W 2005 roku u Polki zdiagnozowano chorobę Parkinsona. Objawy tej nieuleczalnej choroby to drżenie rąk lub nóg, zwolnione wykonywanie wszystkich czynności dnia codziennego: wolniejsze ubieranie się, chodzenie, mówienie, problemy z rozpoczęciem ruchu i z jego przyspieszeniem, sztywność mięśni. Kobieta początkowo leczyła się lekiem o nazwie Mirapexin, który przyniósł poprawę, ale w końcu był także powodem depresji.
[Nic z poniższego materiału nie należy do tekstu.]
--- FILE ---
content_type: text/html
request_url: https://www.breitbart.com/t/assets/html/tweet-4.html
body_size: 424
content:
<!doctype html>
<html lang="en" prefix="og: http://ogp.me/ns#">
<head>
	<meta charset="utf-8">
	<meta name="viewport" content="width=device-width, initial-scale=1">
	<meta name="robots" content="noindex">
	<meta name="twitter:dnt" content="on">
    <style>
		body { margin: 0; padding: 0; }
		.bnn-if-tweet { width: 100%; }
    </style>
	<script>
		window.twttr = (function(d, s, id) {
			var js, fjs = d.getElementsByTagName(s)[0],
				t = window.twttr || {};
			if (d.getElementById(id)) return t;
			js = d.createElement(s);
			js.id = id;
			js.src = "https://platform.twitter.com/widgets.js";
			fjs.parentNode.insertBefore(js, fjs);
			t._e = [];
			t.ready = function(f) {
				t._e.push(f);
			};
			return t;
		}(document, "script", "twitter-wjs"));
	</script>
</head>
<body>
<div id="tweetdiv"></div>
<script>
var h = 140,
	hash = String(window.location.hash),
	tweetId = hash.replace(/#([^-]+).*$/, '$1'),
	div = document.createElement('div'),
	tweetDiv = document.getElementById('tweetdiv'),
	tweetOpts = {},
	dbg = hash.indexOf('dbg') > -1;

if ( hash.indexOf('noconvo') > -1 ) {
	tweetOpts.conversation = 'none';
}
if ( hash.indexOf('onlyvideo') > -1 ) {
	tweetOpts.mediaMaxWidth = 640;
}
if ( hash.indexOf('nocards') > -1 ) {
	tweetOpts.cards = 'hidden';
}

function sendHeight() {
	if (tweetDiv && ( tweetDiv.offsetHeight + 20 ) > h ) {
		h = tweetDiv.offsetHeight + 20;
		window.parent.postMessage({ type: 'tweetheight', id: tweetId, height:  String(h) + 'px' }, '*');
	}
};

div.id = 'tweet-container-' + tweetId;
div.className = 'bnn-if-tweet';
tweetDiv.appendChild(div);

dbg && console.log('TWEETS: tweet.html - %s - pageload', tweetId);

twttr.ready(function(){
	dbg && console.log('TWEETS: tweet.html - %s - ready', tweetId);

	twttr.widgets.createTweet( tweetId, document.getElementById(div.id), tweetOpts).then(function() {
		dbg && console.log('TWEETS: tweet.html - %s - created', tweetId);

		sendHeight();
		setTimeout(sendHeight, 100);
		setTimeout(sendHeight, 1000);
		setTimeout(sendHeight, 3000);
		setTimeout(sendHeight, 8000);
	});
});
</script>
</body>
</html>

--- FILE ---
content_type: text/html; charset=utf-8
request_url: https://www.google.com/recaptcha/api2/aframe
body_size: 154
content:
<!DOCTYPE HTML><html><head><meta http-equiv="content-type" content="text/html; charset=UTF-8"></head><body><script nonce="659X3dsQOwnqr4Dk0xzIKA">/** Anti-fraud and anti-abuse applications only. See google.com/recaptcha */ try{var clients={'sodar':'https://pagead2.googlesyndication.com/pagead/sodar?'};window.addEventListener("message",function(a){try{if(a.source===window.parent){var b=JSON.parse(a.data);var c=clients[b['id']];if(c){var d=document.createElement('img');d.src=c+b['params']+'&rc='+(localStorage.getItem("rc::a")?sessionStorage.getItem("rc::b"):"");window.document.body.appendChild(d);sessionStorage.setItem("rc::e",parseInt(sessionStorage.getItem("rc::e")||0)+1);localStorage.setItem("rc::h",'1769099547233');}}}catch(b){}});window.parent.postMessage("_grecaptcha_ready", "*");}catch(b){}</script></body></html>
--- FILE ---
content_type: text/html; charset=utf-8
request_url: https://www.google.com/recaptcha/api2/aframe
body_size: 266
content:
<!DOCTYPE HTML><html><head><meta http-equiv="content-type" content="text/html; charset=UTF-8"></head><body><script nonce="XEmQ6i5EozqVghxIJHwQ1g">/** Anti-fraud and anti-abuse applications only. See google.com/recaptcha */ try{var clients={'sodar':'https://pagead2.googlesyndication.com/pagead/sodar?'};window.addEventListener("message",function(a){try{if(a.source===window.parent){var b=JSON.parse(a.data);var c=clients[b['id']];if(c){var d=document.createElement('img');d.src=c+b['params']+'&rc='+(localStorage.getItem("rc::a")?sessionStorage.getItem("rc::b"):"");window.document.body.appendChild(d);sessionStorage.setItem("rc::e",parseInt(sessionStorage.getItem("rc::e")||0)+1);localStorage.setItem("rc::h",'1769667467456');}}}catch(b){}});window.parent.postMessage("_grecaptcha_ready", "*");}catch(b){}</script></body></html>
W 2007 roku zastąpiono go innym lekiem o nazwie Requip produkowanym przez brytyjski koncern farmaceutyczny GlaxoSmithKlein (GSK). W tym samym roku kobieta nagle pod wpływem urojenia rzuciła się pod pociąg w warszawskim metrze. Straciła obie nogi.
Różne ulotki o skutkach ubocznych na różne rynki
Polka, z zawodu prawniczka, złożyła pozew przeciwko GSK, domagając się 809 tys. zł odszkodowania oraz 1,7 mln zł zadośćuczynienia. Kobieta twierdziła, że polska ulotka Requipu nie zawierała wszystkich informacji o możliwych skutkach ubocznych, w tym o próbach samobójczych, które były wymienione w ulotkach na rynek amerykański i brytyjski.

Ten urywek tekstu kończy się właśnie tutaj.